Entrées du jeu de données
◇ ◇ ◇

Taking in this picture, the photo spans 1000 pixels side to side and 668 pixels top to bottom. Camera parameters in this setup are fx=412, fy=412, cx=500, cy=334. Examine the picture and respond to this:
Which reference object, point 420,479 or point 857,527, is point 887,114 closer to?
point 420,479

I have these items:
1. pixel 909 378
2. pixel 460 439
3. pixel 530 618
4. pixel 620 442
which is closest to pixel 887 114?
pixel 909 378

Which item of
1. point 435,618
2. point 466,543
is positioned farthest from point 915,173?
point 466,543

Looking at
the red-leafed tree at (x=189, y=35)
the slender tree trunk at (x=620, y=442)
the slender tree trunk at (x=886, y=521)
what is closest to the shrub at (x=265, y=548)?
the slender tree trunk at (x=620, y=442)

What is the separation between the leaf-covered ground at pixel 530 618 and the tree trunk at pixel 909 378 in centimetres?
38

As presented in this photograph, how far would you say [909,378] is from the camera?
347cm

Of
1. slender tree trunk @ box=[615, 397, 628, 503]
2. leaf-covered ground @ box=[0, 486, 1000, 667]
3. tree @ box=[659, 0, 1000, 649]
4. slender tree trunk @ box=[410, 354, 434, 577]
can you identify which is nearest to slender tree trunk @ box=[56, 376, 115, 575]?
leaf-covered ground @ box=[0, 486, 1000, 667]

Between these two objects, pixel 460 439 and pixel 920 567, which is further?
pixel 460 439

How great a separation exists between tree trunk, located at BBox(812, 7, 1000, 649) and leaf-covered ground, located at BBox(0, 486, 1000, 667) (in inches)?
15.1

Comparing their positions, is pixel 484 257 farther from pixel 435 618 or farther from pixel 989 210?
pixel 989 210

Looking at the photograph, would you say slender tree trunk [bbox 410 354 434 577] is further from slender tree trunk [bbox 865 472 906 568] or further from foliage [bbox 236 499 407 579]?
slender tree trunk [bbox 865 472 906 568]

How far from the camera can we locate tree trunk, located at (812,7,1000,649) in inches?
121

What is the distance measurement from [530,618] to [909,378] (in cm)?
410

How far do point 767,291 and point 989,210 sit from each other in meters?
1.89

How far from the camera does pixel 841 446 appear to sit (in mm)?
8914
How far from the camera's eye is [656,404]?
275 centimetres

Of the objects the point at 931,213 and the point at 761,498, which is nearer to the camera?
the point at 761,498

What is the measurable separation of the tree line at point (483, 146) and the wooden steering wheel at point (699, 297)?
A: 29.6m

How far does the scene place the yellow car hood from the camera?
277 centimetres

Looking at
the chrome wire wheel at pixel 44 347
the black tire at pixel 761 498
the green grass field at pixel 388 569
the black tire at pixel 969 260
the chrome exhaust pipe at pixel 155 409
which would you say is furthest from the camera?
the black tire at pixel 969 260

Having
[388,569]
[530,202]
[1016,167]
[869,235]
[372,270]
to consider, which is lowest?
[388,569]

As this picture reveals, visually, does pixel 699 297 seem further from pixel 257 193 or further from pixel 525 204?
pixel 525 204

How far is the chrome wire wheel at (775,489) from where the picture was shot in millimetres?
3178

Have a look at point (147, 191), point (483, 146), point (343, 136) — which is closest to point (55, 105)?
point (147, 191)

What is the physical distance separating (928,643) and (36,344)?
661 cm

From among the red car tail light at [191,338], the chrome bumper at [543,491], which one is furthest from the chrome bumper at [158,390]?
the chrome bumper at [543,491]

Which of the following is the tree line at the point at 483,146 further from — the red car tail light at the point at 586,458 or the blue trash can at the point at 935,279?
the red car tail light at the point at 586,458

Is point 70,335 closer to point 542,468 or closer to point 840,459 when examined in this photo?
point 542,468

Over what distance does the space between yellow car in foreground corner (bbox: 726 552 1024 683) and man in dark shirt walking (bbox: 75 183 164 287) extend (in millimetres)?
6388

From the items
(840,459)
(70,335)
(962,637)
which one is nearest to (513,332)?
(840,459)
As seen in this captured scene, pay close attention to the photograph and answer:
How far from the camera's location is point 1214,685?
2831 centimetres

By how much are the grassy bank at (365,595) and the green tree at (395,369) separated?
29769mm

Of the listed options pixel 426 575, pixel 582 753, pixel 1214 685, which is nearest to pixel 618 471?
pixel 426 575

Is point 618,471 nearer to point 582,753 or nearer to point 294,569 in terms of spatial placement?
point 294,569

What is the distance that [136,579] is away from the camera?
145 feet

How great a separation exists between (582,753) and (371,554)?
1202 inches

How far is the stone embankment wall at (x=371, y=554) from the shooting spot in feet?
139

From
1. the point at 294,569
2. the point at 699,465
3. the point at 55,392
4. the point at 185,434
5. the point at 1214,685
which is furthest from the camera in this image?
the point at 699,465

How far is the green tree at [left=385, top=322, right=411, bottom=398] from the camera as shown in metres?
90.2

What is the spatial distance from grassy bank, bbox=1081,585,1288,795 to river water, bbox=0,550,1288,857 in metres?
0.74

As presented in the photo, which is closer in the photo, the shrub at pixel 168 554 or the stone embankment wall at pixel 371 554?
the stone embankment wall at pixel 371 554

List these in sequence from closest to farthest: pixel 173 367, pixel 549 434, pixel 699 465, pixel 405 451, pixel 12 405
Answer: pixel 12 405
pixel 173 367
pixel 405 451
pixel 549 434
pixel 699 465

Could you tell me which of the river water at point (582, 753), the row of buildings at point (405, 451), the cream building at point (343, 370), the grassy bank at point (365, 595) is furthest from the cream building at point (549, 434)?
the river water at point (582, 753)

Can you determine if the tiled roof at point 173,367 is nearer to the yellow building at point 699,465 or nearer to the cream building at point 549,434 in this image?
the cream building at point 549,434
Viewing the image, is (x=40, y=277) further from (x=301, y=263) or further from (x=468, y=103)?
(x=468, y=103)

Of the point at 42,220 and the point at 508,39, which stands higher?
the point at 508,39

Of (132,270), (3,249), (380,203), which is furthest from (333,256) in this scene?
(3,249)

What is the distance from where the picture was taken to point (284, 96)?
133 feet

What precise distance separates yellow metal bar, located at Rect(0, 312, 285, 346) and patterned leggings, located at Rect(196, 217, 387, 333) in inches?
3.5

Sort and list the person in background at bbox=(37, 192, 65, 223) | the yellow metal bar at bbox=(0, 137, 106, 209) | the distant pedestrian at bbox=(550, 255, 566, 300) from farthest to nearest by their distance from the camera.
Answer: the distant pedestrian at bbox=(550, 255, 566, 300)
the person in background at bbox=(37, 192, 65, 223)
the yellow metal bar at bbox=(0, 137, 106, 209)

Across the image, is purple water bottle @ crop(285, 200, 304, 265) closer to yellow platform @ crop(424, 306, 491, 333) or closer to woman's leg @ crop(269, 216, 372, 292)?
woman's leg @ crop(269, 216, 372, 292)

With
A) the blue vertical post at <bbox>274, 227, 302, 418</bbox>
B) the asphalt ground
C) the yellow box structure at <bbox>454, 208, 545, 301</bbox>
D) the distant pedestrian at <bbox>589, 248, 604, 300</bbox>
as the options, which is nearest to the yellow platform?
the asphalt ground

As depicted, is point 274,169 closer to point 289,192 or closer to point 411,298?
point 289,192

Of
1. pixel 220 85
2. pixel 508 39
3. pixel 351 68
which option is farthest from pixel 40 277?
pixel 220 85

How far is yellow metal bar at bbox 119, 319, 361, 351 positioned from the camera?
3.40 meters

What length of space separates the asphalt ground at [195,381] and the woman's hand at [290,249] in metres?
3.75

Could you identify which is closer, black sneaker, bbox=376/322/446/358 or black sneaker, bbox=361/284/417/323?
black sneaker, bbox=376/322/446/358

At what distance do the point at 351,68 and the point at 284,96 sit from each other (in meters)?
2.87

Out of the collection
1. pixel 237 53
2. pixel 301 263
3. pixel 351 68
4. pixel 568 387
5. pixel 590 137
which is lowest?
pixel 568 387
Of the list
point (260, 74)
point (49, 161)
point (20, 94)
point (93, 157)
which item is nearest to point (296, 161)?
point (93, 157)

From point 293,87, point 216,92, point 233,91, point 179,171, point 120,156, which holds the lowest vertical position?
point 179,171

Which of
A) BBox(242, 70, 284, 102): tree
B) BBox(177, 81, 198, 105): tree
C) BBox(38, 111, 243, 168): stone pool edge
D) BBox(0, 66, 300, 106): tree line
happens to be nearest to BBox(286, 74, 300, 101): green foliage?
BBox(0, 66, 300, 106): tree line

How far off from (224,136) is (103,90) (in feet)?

◇ ◇ ◇

* [Votre objectif]: Modifiez toutes les lignes depuis celle qui contient « At what distance » jusqu'à la fin, en remplaçant « nearest » par « closest » sans rien changer d'autre. Donnez uniquement ces lignes.

* [Solution du problème]:
At what distance do the point at 351,68 and the point at 284,96 sit from each other (in meters)?
2.87

Out of the collection
1. pixel 237 53
2. pixel 301 263
3. pixel 351 68
4. pixel 568 387
5. pixel 590 137
which is lowest?
pixel 568 387
Of the list
point (260, 74)
point (49, 161)
point (20, 94)
point (93, 157)
which item is closest to point (296, 161)?
point (93, 157)

From point 293,87, point 216,92, point 233,91, point 179,171, point 120,156, which holds the lowest vertical position?
point 179,171

Which of
A) BBox(242, 70, 284, 102): tree
B) BBox(177, 81, 198, 105): tree
C) BBox(38, 111, 243, 168): stone pool edge
D) BBox(0, 66, 300, 106): tree line
happens to be closest to BBox(286, 74, 300, 101): green foliage?
BBox(0, 66, 300, 106): tree line

How far off from (224,136) is (103,90) (in feet)?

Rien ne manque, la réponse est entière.